■ DIRECTIONS ■
Starting with the first line, output the data exactly, through to the last line.

■ EXTRACTED RECORDS ■
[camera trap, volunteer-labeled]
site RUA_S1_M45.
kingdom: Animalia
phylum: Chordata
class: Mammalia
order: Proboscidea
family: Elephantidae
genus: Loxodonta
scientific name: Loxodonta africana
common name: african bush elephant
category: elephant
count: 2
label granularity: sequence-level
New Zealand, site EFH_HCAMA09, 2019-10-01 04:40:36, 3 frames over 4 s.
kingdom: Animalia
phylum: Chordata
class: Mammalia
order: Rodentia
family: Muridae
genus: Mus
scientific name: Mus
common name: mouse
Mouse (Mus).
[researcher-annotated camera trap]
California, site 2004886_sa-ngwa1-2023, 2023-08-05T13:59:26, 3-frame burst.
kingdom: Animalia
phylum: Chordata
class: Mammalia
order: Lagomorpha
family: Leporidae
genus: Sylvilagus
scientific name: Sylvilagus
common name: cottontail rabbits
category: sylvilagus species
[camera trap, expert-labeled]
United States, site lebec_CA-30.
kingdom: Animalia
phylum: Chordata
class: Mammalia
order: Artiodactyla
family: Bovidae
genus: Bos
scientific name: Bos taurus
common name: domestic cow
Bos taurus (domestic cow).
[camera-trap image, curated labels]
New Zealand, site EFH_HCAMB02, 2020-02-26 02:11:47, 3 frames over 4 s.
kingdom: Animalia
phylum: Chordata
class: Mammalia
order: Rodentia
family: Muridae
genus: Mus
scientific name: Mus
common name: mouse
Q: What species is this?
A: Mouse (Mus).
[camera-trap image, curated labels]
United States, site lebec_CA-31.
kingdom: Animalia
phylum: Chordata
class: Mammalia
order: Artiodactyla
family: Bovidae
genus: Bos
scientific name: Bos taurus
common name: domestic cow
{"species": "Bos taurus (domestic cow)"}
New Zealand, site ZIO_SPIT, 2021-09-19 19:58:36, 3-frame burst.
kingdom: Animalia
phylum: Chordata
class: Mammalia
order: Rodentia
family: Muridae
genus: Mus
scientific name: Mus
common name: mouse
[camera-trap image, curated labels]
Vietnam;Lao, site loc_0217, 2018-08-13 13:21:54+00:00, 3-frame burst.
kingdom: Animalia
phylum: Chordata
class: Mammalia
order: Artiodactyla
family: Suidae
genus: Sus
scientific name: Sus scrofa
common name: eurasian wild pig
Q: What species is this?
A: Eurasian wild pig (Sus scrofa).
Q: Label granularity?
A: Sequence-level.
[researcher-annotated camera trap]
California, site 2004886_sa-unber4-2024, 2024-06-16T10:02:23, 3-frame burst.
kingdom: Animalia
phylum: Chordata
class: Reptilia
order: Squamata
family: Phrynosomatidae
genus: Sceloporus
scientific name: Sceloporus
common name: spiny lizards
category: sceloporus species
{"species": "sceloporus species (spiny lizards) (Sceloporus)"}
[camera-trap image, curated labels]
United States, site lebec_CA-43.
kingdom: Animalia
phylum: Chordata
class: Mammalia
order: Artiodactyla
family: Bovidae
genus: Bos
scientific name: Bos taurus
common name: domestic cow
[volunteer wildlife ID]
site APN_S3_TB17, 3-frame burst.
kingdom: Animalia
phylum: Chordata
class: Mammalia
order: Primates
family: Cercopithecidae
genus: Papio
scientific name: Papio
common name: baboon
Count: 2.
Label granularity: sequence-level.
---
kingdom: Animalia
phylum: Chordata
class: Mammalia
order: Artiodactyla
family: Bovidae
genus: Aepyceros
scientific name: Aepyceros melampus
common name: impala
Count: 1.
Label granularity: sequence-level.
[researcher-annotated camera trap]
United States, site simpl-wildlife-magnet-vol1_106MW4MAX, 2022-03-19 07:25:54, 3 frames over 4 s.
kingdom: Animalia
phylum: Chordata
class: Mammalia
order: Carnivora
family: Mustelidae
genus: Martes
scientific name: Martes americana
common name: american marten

■ SOLUTION FOR THIS EXERCISE ■
[camera trap, volunteer-labeled]
site RUA_S1_M45.
kingdom: Animalia
phylum: Chordata
class: Mammalia
order: Proboscidea
family: Elephantidae
genus: Loxodonta
scientific name: Loxodonta africana
common name: african bush elephant
category: elephant
count: 2
label granularity: sequence-level
New Zealand, site EFH_HCAMA09, 2019-10-01 04:40:36, 3 frames over 4 s.
kingdom: Animalia
phylum: Chordata
class: Mammalia
order: Rodentia
family: Muridae
genus: Mus
scientific name: Mus
common name: mouse
Mouse (Mus).
[researcher-annotated camera trap]
California, site 2004886_sa-ngwa1-2023, 2023-08-05T13:59:26, 3-frame burst.
kingdom: Animalia
phylum: Chordata
class: Mammalia
order: Lagomorpha
family: Leporidae
genus: Sylvilagus
scientific name: Sylvilagus
common name: cottontail rabbits
category: sylvilagus species
[camera trap, expert-labeled]
United States, site lebec_CA-30.
kingdom: Animalia
phylum: Chordata
class: Mammalia
order: Artiodactyla
family: Bovidae
genus: Bos
scientific name: Bos taurus
common name: domestic cow
Bos taurus (domestic cow).
[camera-trap image, curated labels]
New Zealand, site EFH_HCAMB02, 2020-02-26 02:11:47, 3 frames over 4 s.
kingdom: Animalia
phylum: Chordata
class: Mammalia
order: Rodentia
family: Muridae
genus: Mus
scientific name: Mus
common name: mouse
Q: What species is this?
A: Mouse (Mus).
[camera-trap image, curated labels]
United States, site lebec_CA-31.
kingdom: Animalia
phylum: Chordata
class: Mammalia
order: Artiodactyla
family: Bovidae
genus: Bos
scientific name: Bos taurus
common name: domestic cow
{"species": "Bos taurus (domestic cow)"}
New Zealand, site ZIO_SPIT, 2021-09-19 19:58:36, 3-frame burst.
kingdom: Animalia
phylum: Chordata
class: Mammalia
order: Rodentia
family: Muridae
genus: Mus
scientific name: Mus
common name: mouse
[camera-trap image, curated labels]
Vietnam;Lao, site loc_0217, 2018-08-13 13:21:54+00:00, 3-frame burst.
kingdom: Animalia
phylum: Chordata
class: Mammalia
order: Artiodactyla
family: Suidae
genus: Sus
scientific name: Sus scrofa
common name: eurasian wild pig
Q: What species is this?
A: Eurasian wild pig (Sus scrofa).
Q: Label granularity?
A: Sequence-level.
[researcher-annotated camera trap]
California, site 2004886_sa-unber4-2024, 2024-06-16T10:02:23, 3-frame burst.
kingdom: Animalia
phylum: Chordata
class: Reptilia
order: Squamata
family: Phrynosomatidae
genus: Sceloporus
scientific name: Sceloporus
common name: spiny lizards
category: sceloporus species
{"species": "sceloporus species (spiny lizards) (Sceloporus)"}
[camera-trap image, curated labels]
United States, site lebec_CA-43.
kingdom: Animalia
phylum: Chordata
class: Mammalia
order: Artiodactyla
family: Bovidae
genus: Bos
scientific name: Bos taurus
common name: domestic cow
[volunteer wildlife ID]
site APN_S3_TB17, 3-frame burst.
kingdom: Animalia
phylum: Chordata
class: Mammalia
order: Primates
family: Cercopithecidae
genus: Papio
scientific name: Papio
common name: baboon
Count: 2.
Label granularity: sequence-level.
---
kingdom: Animalia
phylum: Chordata
class: Mammalia
order: Artiodactyla
family: Bovidae
genus: Aepyceros
scientific name: Aepyceros melampus
common name: impala
Count: 1.
Label granularity: sequence-level.
[researcher-annotated camera trap]
United States, site simpl-wildlife-magnet-vol1_106MW4MAX, 2022-03-19 07:25:54, 3 frames over 4 s.
kingdom: Animalia
phylum: Chordata
class: Mammalia
order: Carnivora
family: Mustelidae
genus: Martes
scientific name: Martes americana
common name: american marten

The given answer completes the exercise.